Test script for the pyalp backend (example uses the OpenMP backend name
`pyalp_omp`, but you can use `pyalp_ref` or another available backend).

Usage:
		python test_cg.py

Dependencies:
		- numpy
		- pyalp (installed and providing a backend such as pyalp_omp)
"""

import numpy as np
import pyalp

# Choose the backend module (change name if you want a different backend)
pyalp = pyalp.get_backend('pyalp_omp')  # or 'pyalp_ref', 'pyalp_nonblocking'

# Generate a small sparse linear system using numpy arrays
N, M = 5, 5
idata = np.array([0, 1, 2, 3, 3, 4, 2, 3, 3, 4, 1, 4, 1, 4, 4], dtype=np.int32)
jdata = np.array([0, 1, 2, 3, 2, 2, 1, 4, 1, 1, 0, 3, 0, 3, 4], dtype=np.int32)
vdata = np.array([1, 1, 1, 1, 0.5, 2, 1, 4, 4.4, 1, 0, 3.5, 0, 3, 1], dtype=np.float64)
b = np.array([1.0, 1.0, 1.0, 1.0, 1.0], dtype=np.float64)
x = np.array([1.0, 1.0, 0.0, 0.3, -1.0], dtype=np.float64)
r = np.zeros(5, dtype=np.float64)
u = np.zeros(5, dtype=np.float64)
tmp = np.zeros(5, dtype=np.float64)

# Create the pyalp Matrix and Vector objects
alpmatrixA = pyalp.Matrix(5, 5, idata, jdata, vdata)
alpvectorx = pyalp.Vector(5, x)
alpvectorb = pyalp.Vector(5, b)
alpvectorr = pyalp.Vector(5, r)
alpvectoru = pyalp.Vector(5, u)
alpvectortmp = pyalp.Vector(5, tmp)

maxiterations = 2000
verbose = 1

# Solve the linear system using the conjugate gradient method in the backend
iterations, residual = pyalp.conjugate_gradient(
		alpmatrixA,
		alpvectorx,
		alpvectorb,
		alpvectorr,
		alpvectoru,
		alpvectortmp,
		maxiterations,
		verbose,
)
print('iterations =', iterations)
print('residual =', residual)

# Convert the result vector to a numpy array and print it
x_result = alpvectorx.to_numpy()
print('x_result =', x_result)

# Check if the result is close to the expected solution
assert np.allclose(x_result, np.array([1.0, 1.0, 0.0, 0.13598679, -0.88396565])), 'solution mismatch'

Packaging notes (for maintainers)

  • The CI uses a top-level CMake configure/build to produce the native shared object and a CMake-configured _metadata.py.
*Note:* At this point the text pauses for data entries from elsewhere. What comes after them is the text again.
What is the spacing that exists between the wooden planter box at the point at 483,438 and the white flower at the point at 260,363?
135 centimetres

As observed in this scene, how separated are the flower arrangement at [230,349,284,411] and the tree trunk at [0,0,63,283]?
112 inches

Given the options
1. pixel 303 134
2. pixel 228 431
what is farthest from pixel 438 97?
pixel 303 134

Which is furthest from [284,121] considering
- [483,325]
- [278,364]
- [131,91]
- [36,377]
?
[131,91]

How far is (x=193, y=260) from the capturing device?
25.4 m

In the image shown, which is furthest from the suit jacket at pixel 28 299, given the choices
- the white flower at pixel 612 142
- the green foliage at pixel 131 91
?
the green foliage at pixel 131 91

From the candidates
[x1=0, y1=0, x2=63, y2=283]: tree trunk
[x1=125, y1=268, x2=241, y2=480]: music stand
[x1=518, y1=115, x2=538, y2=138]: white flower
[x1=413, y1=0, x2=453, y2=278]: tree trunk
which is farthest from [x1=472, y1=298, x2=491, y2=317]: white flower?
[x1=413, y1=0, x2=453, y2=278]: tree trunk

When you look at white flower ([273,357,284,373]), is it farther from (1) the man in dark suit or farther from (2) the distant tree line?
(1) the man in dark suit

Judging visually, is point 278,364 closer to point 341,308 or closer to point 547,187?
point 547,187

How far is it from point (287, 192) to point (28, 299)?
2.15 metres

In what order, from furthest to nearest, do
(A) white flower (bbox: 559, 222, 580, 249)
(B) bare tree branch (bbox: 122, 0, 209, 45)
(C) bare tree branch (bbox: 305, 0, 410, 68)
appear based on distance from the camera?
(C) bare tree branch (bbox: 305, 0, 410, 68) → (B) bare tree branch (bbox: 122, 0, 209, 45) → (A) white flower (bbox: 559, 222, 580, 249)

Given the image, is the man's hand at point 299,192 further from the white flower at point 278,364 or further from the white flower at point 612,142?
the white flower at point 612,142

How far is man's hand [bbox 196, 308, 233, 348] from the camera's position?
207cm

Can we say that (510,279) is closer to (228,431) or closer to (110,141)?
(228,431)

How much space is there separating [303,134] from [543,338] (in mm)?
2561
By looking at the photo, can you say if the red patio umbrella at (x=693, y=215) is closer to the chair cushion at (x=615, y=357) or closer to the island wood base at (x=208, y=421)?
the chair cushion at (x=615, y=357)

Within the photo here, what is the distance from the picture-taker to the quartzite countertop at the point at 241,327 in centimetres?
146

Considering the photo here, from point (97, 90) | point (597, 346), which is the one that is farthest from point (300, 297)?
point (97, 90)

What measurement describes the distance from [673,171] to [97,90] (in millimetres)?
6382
The packaging setup.py then copies the built .so and _metadata.py into the wheel.
  • The CI passes Git/version information into CMake so the generated metadata is populated even in detached/CI environments.

If you modify the metadata template, update pyalp/src/pyalp/_metadata.py.in.

License

See the repository LICENSE at the project root; the packaging pipeline attempts to detect and embed the license string in runtime metadata.